記者が、即座に2月6日の段階でロットの指定は難しかった中でも、大きく輪をかけて一度止めてしまうということは難しかったのか?という質問をしてくれた。

社長は以下のように答えていた。

  • まだシトリニンなどの議論をしていて、どんなことが原因になっているか、わからない状況でありましたし、当該製品が本当に原因となっているか?どうか?もわからなかったところもございましたので、その判断はその時点ではできませんでした。

社長の発言からは当該製品が本当に原因なのか?ロットの限定だとか、「回収」の心配しかしていないように感じられ、健康被害の拡大を止めなければいけないという気持ちは微塵も感じられなかった。

その気持ちがあれば、回収云々よりも、一刻も早く、健康被害が出ているという事実を世間に公表する判断を行ったはずだ。

「回収」による損害を第一に考えていたために、自社製品に本当に問題があったのか?あったのであれば、少しでも回収する数を減らしたいのでロットを限定しようとした。その結果、2か月以上も「健康被害」という事実があるにも関わらず、事実を公表しなかったのは大きな問題であり、そのような判断を行った小林社長の責任は重い。

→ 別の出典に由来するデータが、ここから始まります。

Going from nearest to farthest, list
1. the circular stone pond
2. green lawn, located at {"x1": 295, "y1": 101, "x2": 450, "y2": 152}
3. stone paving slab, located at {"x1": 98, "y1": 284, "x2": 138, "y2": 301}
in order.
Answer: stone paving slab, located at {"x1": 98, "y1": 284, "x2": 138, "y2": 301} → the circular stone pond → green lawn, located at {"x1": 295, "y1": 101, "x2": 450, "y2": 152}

にも拘わらず、2024年3月28日に小林製薬の新体制が発表されたが、役員及び執行役員人事でも変わったのは、執行役員の2名だけ。

【出典】役員及び執行役員人事に関するお知らせ | ニュースリリース | 小林製薬株式会社(2023年)

【出典】役員及び執行役員人事に関するお知らせ | ニュースリリース | 小林製薬株式会社(2024年)

人が5人も亡くなるようなこと機能性表示食品を販売した上に、「回収の心配」を最優先するような対応を取り2か月も事実を公表しなかったような社長が何の責任も取らない。

社長だけではなく、取締役・監査役も一人も入れ替わりがない。

今は、問題の渦中なので、人事を刷新することで逆にトラブルが生じると考えているのかもしれないが、記者会見で、ほとんど話すことがなかった社長が変わっても何の影響もないはず。

むしろ、変わった方が客観的な判断ができるので、善い方向にむかうはずだ。

こんな役員人事では、同じことを繰り返すのは間違いない。

小林製薬」は「あったらいいなをカタチ」にするだけで、健康被害を起こしても自分たちの利益を最優先して事実を公表しないような無責任な会社だと言える。

今回の件で何の反省も感じられない姿勢では未来はない。